Bracey
Bracey

York City Mayor Kim Bracey, Democrats' choice to serve a four-year term beginning in January, will face one challenger in November's election.

Libertarian David Moser has filed nomination papers to appear on the Nov. 5 ballot. The deadline was Thursday for minor-party and independent candidates to file a petition with at least 100 signatures.

Moser had announced his intention to run for mayor in March. He said Thursday that he submitted about 170 signatures.

The 35-year-old businessman said he knows he's an underdog in a race against an incumbent mayor, but, he said, he intends to campaign seriously over the next few months.

He said there are a few things working in his favor. Few people, Moser said, are satisfied with the city's status quo.

Moser
Moser

The nation's divisive political atmosphere is also making people "more willing to look at additional options," he said.

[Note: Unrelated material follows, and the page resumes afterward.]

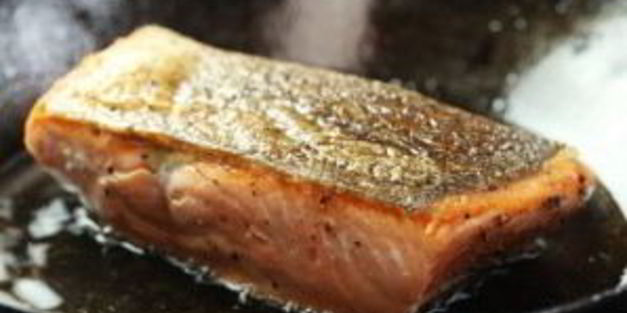 семга жареная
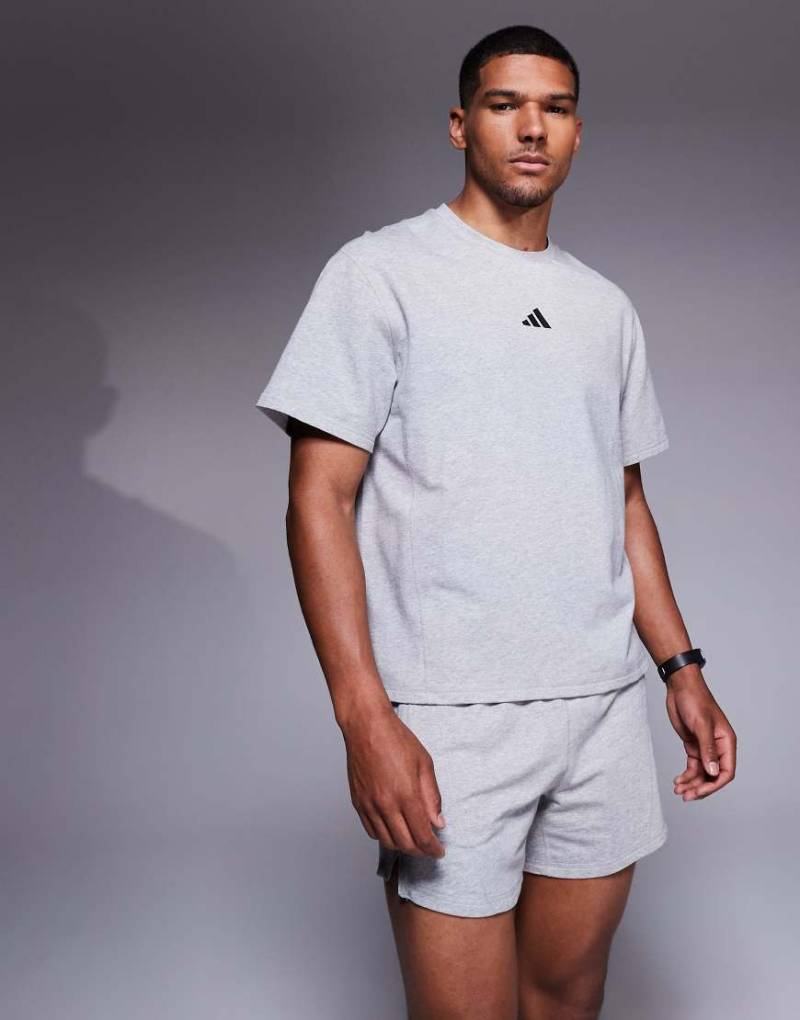 adidas Training - D4T - T-Shirt in Heidegrau von adidas performance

"It's a two-way race. I think that, again, counts in my favor," Moser said. "There's definitely a lot of aspects here that are going to throw me at least a few percentage points."

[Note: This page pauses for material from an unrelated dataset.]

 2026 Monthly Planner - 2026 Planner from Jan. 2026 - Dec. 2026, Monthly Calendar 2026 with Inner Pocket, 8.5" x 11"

If elected, Moser said he would begin working to improve the city's business environment.

"The single biggest priority at this point, especially after spending the time that I have on the streets, I seriously think we need to streamline our permits and applications process to open businesses and maintain businesses within the city limits," he said.

Moser said he would also use his position as York's mayor to advocate for same-sex marriage rights in Pennsylvania.

"Frankly, we have a reputation of being somewhat backward. We have a reputation of being behind the times. I, for one, am tired of it," he said. "I definitely see an ability for York to take a lead position."

Bracey, who defeated York City Council President Carol Hill-Evans for the Democratic nomination in May, did not respond to a request for comment Thursday.

Moser, the chairman of the York County Libertarian Party, ran last year for the 95th state House District against then-incumbent Rep. Eugene DePasquale, a Democrat.

DePasquale won re-election, defeating Moser with nearly 83 percent of the vote. (DePasquale later resigned to take over as the state's auditor general, triggering the need for a special election. Rep. Kevin Schreiber, D-York City, now holds the seat.)

Moser also ran unsuccessfully in 2011 for a spot on the York City School Board.